Exercise goal —
All that is needed is every record, duplicated exactly.

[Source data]
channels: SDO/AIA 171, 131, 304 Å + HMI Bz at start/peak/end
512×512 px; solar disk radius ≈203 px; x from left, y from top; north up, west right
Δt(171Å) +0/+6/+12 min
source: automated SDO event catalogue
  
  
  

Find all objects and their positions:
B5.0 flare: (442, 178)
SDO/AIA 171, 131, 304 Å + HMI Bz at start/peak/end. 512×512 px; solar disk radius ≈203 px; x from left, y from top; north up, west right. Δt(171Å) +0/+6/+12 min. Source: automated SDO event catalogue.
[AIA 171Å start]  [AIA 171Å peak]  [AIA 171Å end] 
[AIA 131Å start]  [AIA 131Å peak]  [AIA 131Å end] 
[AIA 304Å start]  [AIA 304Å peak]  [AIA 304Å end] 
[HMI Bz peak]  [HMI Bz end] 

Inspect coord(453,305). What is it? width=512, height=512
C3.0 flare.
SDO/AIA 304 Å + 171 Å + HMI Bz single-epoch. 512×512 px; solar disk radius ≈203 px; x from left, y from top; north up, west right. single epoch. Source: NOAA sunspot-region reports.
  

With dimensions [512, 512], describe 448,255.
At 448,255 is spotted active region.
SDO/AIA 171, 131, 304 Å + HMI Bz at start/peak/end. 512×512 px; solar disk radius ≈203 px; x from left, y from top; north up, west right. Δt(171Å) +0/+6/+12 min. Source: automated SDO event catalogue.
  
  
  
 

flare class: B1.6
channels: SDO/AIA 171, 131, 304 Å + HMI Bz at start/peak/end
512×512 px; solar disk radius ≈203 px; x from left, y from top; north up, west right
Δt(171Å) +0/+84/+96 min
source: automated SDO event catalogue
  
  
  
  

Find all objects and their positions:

Response area —
channels: SDO/AIA 171, 131, 304 Å + HMI Bz at start/peak/end
512×512 px; solar disk radius ≈203 px; x from left, y from top; north up, west right
Δt(171Å) +0/+6/+12 min
source: automated SDO event catalogue
  
  
  

Find all objects and their positions:
B5.0 flare: (442, 178)
SDO/AIA 171, 131, 304 Å + HMI Bz at start/peak/end. 512×512 px; solar disk radius ≈203 px; x from left, y from top; north up, west right. Δt(171Å) +0/+6/+12 min. Source: automated SDO event catalogue.
[AIA 171Å start]  [AIA 171Å peak]  [AIA 171Å end] 
[AIA 131Å start]  [AIA 131Å peak]  [AIA 131Å end] 
[AIA 304Å start]  [AIA 304Å peak]  [AIA 304Å end] 
[HMI Bz peak]  [HMI Bz end] 

Inspect coord(453,305). What is it? width=512, height=512
C3.0 flare.
SDO/AIA 304 Å + 171 Å + HMI Bz single-epoch. 512×512 px; solar disk radius ≈203 px; x from left, y from top; north up, west right. single epoch. Source: NOAA sunspot-region reports.
  

With dimensions [512, 512], describe 448,255.
At 448,255 is spotted active region.
SDO/AIA 171, 131, 304 Å + HMI Bz at start/peak/end. 512×512 px; solar disk radius ≈203 px; x from left, y from top; north up, west right. Δt(171Å) +0/+6/+12 min. Source: automated SDO event catalogue.
  
  
  
 

flare class: B1.6
channels: SDO/AIA 171, 131, 304 Å + HMI Bz at start/peak/end
512×512 px; solar disk radius ≈203 px; x from left, y from top; north up, west right
Δt(171Å) +0/+84/+96 min
source: automated SDO event catalogue
  
  
  
  

Find all objects and their positions:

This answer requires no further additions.